Text provided:
- Opening Delimiter -

A tangled web of deceit and personal enrichment alleged in Catherine Pugh indictment
ANALYSIS: Baltimore’s ex-mayor had plenty of help in reaping the rewards of four poorly produced books that few school kids ever saw
Above: Mayor Catherine Pugh in City Hall last April, shortly before she resigned after media disclosures of her Healthy Holly book sales. (Fern Shen)
It could be a “first” in the annals of white-collar crime: the alleged use of cartoonish, grammatically-incorrect books – aimed at promoting healthy lifestyles among school children – to enrich, promote and bankroll the career of a powerful politician.
Today’s 11-count federal indictment against Catherine Elizabeth Pugh, who resigned as Baltimore’s mayor last May, adds many details and unexpected twists to the story of her efforts to peddle for profit her Healthy Holly books to the University of Maryland Medical System (UMMS) and other organizations.
One telling detail: Whenever Pugh wanted cash, her aide, Gary Brown Jr., headed to various storage units around Baltimore – most frequently, a city warehouse on Pulaski Highway – to pick up Healthy Holly books for re-sale.

- Closing Delimiter -

Exercise 1:
According to the article on the Pugh indictment, how many counts does the federal indictment against Catherine Pugh contain?
Exercise 2:
Rewrite the article on the Pugh indictment between "A tangled web" and "a powerful politician.", inclusive, replacing "ex-mayor" with "former mayor".
Exercise 3:
Using the article on the Pugh indictment, decide whether each statement agrees with it: (a) Pugh resigned as Baltimore's mayor last May. (b) The Healthy Holly books were aimed at promoting healthy lifestyles among college students. (c) The indictment against Pugh was brought at the state level. Answer yes or no for each and quote the words that decide it.
The data placed after this point has no connection to the article on the Pugh indictment.

Material provided:
- Opening Delimiter -

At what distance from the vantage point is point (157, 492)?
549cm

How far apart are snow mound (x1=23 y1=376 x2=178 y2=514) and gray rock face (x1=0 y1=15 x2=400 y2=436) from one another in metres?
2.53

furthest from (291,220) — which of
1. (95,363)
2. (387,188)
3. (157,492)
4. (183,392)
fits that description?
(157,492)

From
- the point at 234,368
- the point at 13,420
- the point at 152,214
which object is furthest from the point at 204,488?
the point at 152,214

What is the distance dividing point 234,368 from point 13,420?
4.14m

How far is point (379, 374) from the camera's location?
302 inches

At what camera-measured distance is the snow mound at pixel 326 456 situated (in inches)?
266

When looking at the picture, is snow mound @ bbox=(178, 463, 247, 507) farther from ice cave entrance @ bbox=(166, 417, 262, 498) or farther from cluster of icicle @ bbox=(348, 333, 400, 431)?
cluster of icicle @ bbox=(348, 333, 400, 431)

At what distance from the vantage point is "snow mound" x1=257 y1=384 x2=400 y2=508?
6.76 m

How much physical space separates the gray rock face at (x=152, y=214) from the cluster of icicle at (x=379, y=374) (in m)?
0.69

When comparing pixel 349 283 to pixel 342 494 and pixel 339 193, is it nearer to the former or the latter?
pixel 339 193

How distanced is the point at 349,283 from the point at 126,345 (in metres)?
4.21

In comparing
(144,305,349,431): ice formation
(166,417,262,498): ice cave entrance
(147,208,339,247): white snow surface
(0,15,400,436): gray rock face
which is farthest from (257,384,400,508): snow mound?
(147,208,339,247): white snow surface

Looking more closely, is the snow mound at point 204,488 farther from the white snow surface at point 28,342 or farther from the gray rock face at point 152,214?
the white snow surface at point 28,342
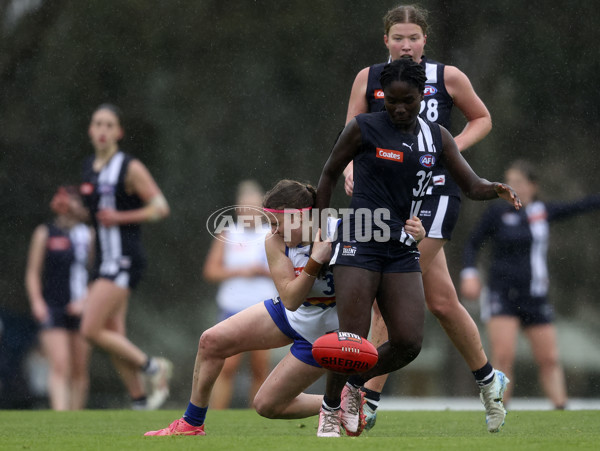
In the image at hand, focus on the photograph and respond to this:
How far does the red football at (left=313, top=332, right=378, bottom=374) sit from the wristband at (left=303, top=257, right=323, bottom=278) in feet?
1.10

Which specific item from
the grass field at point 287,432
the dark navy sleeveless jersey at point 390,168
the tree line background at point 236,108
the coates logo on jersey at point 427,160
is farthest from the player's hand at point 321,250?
the tree line background at point 236,108

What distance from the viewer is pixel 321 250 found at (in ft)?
14.1

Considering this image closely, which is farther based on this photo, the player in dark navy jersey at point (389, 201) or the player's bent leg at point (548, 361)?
the player's bent leg at point (548, 361)

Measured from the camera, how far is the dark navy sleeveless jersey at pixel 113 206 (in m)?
7.77

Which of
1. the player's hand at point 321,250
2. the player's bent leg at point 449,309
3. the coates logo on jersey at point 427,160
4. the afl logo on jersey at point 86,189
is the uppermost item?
the afl logo on jersey at point 86,189

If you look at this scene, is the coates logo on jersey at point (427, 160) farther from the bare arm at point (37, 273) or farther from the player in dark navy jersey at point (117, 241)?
the bare arm at point (37, 273)

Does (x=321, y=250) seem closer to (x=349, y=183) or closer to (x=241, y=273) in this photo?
(x=349, y=183)

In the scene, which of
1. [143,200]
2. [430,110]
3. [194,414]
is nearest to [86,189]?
[143,200]

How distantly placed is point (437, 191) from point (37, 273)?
160 inches

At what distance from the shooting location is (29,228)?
26.1 ft

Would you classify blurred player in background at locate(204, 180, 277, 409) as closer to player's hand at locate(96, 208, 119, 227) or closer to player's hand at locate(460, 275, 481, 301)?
player's hand at locate(96, 208, 119, 227)

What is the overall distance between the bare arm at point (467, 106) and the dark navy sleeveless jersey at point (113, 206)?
139 inches

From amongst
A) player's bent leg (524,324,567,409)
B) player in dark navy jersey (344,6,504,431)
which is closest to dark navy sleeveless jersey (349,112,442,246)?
player in dark navy jersey (344,6,504,431)

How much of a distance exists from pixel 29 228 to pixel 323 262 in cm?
428
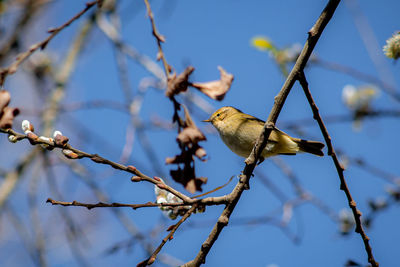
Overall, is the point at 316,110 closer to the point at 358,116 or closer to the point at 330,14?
the point at 330,14

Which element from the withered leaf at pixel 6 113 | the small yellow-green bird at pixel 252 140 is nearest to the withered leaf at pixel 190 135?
the small yellow-green bird at pixel 252 140

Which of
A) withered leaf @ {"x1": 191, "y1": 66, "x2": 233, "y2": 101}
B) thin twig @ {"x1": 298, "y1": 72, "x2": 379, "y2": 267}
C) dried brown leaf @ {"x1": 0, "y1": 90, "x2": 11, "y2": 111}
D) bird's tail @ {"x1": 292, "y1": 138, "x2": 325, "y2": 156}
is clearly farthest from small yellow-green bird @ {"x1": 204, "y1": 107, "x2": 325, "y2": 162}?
dried brown leaf @ {"x1": 0, "y1": 90, "x2": 11, "y2": 111}

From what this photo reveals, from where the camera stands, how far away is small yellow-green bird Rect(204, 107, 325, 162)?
10.6 feet

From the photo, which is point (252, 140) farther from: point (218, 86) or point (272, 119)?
point (272, 119)

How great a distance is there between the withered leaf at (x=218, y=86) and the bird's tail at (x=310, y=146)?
138cm

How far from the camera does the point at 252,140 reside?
317cm

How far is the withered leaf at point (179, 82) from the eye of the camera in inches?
86.5

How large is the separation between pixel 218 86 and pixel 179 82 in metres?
0.28

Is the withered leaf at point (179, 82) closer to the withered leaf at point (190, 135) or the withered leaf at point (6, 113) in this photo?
the withered leaf at point (190, 135)

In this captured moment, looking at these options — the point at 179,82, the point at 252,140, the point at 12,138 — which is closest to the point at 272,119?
the point at 179,82

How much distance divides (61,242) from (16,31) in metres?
4.33

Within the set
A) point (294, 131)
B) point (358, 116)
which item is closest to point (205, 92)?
point (294, 131)

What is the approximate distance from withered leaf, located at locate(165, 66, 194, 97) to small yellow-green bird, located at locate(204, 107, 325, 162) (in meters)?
1.06

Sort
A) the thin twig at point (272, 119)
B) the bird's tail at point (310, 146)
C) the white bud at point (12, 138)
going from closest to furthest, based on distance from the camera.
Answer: the white bud at point (12, 138), the thin twig at point (272, 119), the bird's tail at point (310, 146)
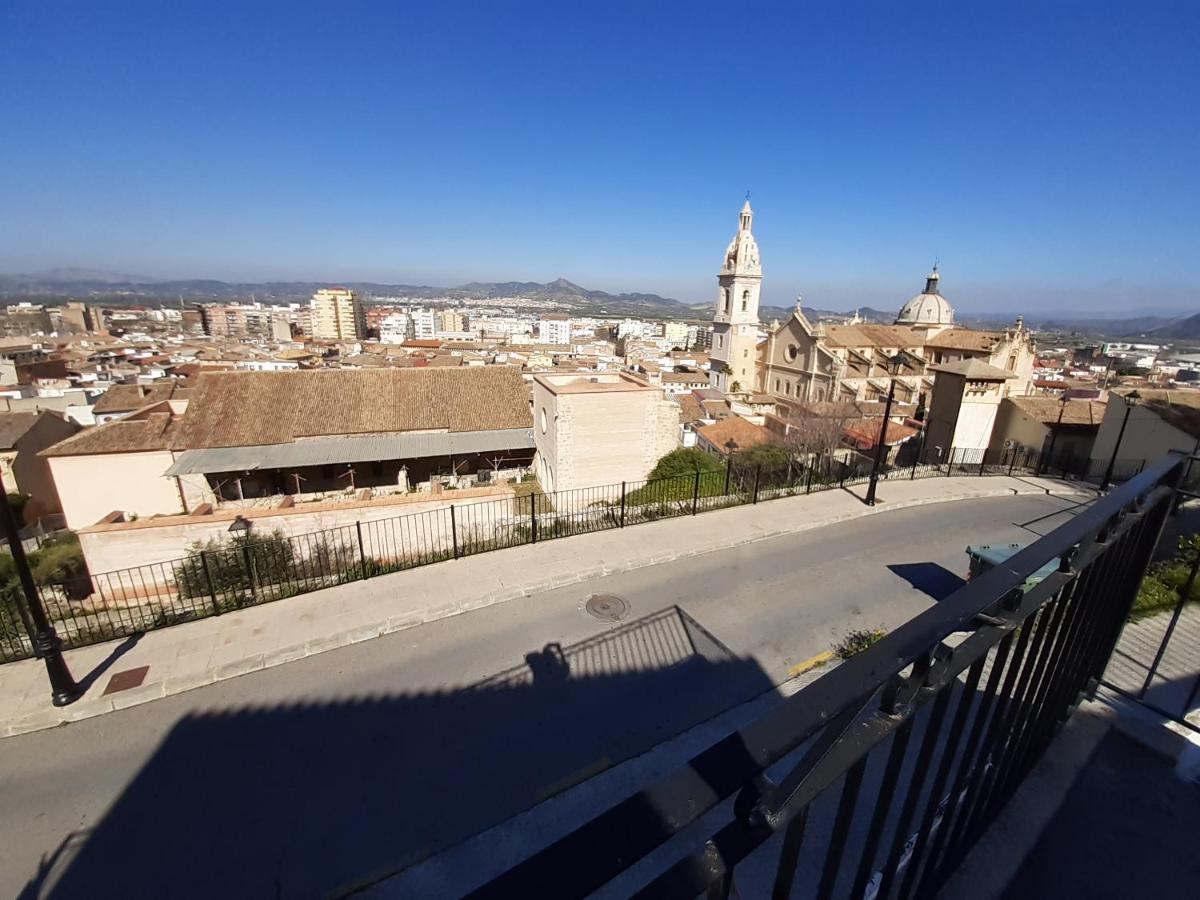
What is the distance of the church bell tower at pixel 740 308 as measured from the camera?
54.9 metres

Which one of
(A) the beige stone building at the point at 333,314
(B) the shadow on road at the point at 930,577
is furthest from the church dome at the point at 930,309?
(A) the beige stone building at the point at 333,314

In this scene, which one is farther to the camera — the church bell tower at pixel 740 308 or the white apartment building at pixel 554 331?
the white apartment building at pixel 554 331

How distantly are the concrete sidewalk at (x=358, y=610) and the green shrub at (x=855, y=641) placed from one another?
3.16 metres

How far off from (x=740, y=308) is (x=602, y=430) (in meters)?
41.4

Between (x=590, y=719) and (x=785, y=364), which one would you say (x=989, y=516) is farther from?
(x=785, y=364)

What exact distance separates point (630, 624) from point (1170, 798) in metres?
5.92

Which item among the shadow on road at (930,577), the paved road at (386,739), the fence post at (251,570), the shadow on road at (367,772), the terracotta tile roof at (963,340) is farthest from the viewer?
the terracotta tile roof at (963,340)

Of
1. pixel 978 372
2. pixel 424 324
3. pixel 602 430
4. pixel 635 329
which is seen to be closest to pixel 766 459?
pixel 602 430

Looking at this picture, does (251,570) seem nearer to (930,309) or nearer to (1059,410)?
(1059,410)

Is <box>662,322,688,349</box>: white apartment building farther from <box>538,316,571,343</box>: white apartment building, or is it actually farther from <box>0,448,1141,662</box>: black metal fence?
<box>0,448,1141,662</box>: black metal fence

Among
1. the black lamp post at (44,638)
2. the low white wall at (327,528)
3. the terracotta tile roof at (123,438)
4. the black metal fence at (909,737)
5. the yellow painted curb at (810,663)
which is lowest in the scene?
the terracotta tile roof at (123,438)

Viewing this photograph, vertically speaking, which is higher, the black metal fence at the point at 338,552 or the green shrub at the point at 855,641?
the green shrub at the point at 855,641

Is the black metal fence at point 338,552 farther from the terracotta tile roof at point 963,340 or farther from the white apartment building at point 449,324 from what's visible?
the white apartment building at point 449,324

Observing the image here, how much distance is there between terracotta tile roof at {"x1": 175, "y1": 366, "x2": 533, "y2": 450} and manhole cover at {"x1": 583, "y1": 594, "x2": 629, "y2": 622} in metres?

- Closing Delimiter -

Expected output 1:
Eleven counts.

Expected output 2:
A tangled web of deceit and personal enrichment alleged in Catherine Pugh indictment
ANALYSIS: Baltimore’s former mayor had plenty of help in reaping the rewards of four poorly produced books that few school kids ever saw
Above: Mayor Catherine Pugh in City Hall last April, shortly before she resigned after media disclosures of her Healthy Holly book sales. (Fern Shen)
It could be a “first” in the annals of white-collar crime: the alleged use of cartoonish, grammatically-incorrect books – aimed at promoting healthy lifestyles among school children – to enrich, promote and bankroll the career of a powerful politician.

Expected output 3:
(a) Yes: "who resigned as Baltimore’s mayor last May."
(b) No: "aimed at promoting healthy lifestyles among school children."
(c) No: "Today’s 11-count federal indictment."